- Born: June 9, 1987 (age 39) Reims, France
- Citizenship: Israel
- Occupation: Entrepreneur
- Organization(s): Global Shaper, World Economic Forum
- Board member of: Israel Tech Challenge (chairman) Start Up Nation Central (board member)
- Awards: President's Award for Technology Innovation
- Website: https://www.raphael.io/

= Raphael Ouzan =

Israeli technologist and entrepreneur (born 1987)

Raphael Ouzan (רפאל אוזן; born June 9, 1987) is an Israeli technologist and entrepreneur. The recipient of Israel's President's Award for Technology and Innovation, he is the co-founder of BillGuard and the founder and chairman of Israel Tech Challenge.

==Early life==
Ouzan was born in Reims, France. His father, James Elisha Ouzan, is a cardiologist and his mother Françoise is a historian. When he was 10, he read about computers in a video gaming magazine and began to study programming on the internet via a dial-up connection he had persuaded his parents to install. After learning the programming languages C and C++, he began to build websites for businesses, becoming a professional coder at 13.

Growing up, Ouzan visited Israel several times with his family. He had limited opportunity to further his programming studies in Reims, and seeking to learn more about technology and entrepreneurship, he moved to Jerusalem in 2003 through Na'ale Elite Academy, an organization for young Jewish people to make Aliyah independently. Through Na'ale, Ouzan attended Boys Town Jerusalem, a high school.

In 2006 Ouzan won the Israel-Intel Young Scientists Prize for a computer-based surveillance system that detects and follows the movement of an intruder in three dimensions. Originally developed as required coursework at Boys Town, it placed first in the 2005 Israel Department of Education national competition for projects related to Comprehensive Interdisciplinary Technology. Ouzan was awarded the prize at the residence of Israel's president as the recipient of the President's Award for Technology and Innovation. The national Intel prize qualified Ouzan to represent Israel at the International Intel Science competition, where he won second prize. In addition to a cash award, a planet was named after him in honor of his win.

Following his high school graduation, Ouzan served in the Israel Defense Forces. An officer in IDF's elite cyber intelligence outfit, the 8200, he established and managed "super hacker" teams and developed scalable and secure intelligence data systems.

===BillGuard===
In 2010—the day after his final day as an IDF officer—Ouzan co-founded BillGuard with Yaron Samid. A spending-and-credit-tracking app, it allowed users to track their spending, monitor their credit, set up fraud alerts and, via crowd-sourced data, flag unauthorized charges. Ouzan served as BillGuard's chief technology officer and head of product development.
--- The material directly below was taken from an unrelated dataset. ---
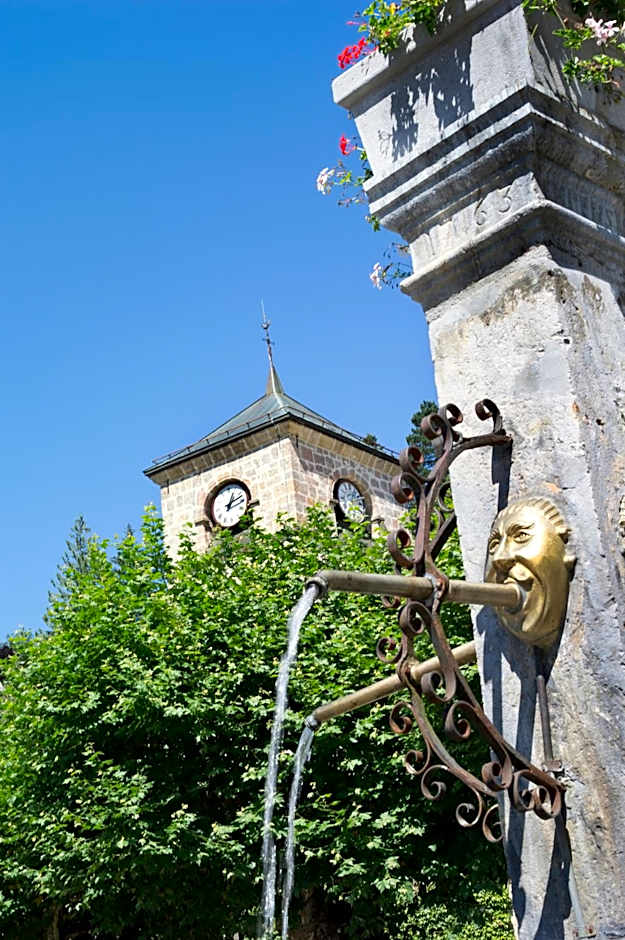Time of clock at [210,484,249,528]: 1:12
Five months after its launch the company raised $10m in venture capital from investors including former Google CEO Eric Schmidt and PayPal founder Peter Thiel. Fast Company placed BillGuard on their list of the Top 10 most innovative companies in Israel. The company was acquired by Prosper Marketplace in September 2015. Ouzan was named vice president of products and technology at Prosper Marketplace, a position he held until late 2016.
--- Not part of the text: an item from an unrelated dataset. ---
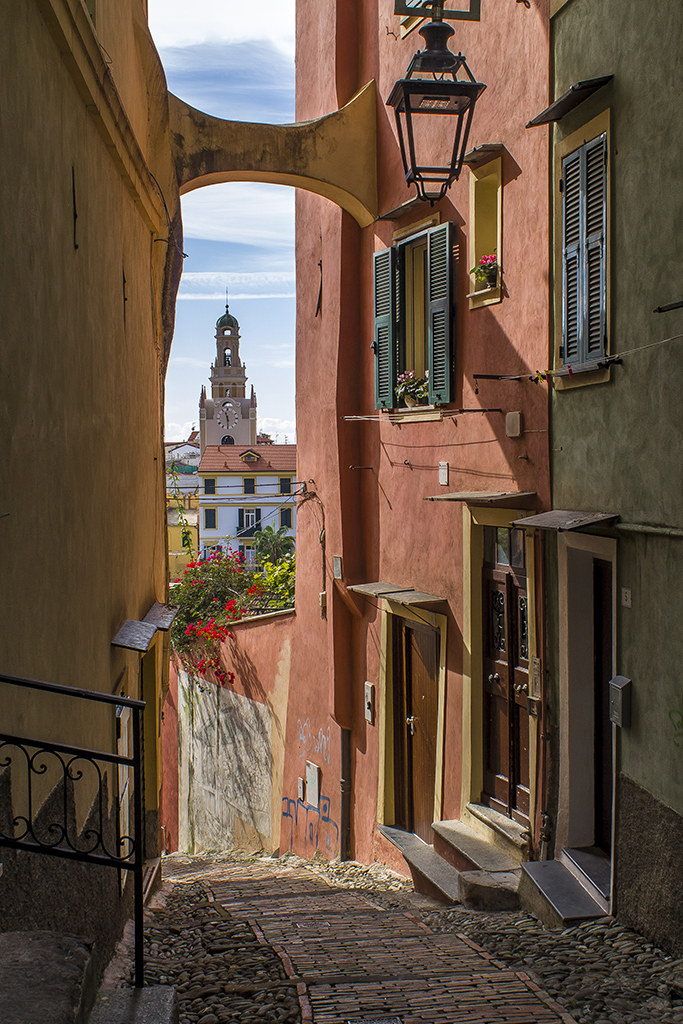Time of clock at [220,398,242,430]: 11:29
===Israel Tech Challenge===
While in the military, Ouzan became aware of the talent shortage in the tech industry, and co-founded the non-profit Israel Tech Challenge. Backed by the Israeli National Cyber Bureau, the Jewish Agency, private donors and corporate partners such as Check Point, Microsoft, PayPal and Intel, it identifies young professionals internationally and provides them with training in data science, cyber-security and coding to aid or launch their careers in the tech industry. Ouzan serves as the organization's chairman.

==Recognition==
===Awards and affiliations===
- Forbes "30 Under 30" (2016)
- TheMarker "40 Under 40" (2015)
- Selection board, Station F (2017)
- Global Shaper, World Economic Forum
- Board member, StartUp Nation Central
- Schusterman ROI Community
- President's Award for Outstanding Military Achievements (Technical Innovation), 2009
- Intel World Science Competition, 2nd prize, Computer Science, 2006
- Israel Young Scientist, 1st prize, 2006

===Speaking===
Ouzan speaks about technology, FinTech, cyber-security and entrepreneurship. In 2012, he spoke on heightened cyber security threats at the World Economic Forum's annual meeting in Davos. Among other talks, he delivered the keynote address at the Wired Money conference in London and lectured about his framework for building hacker teams at the Hello Tomorrow conference in Paris.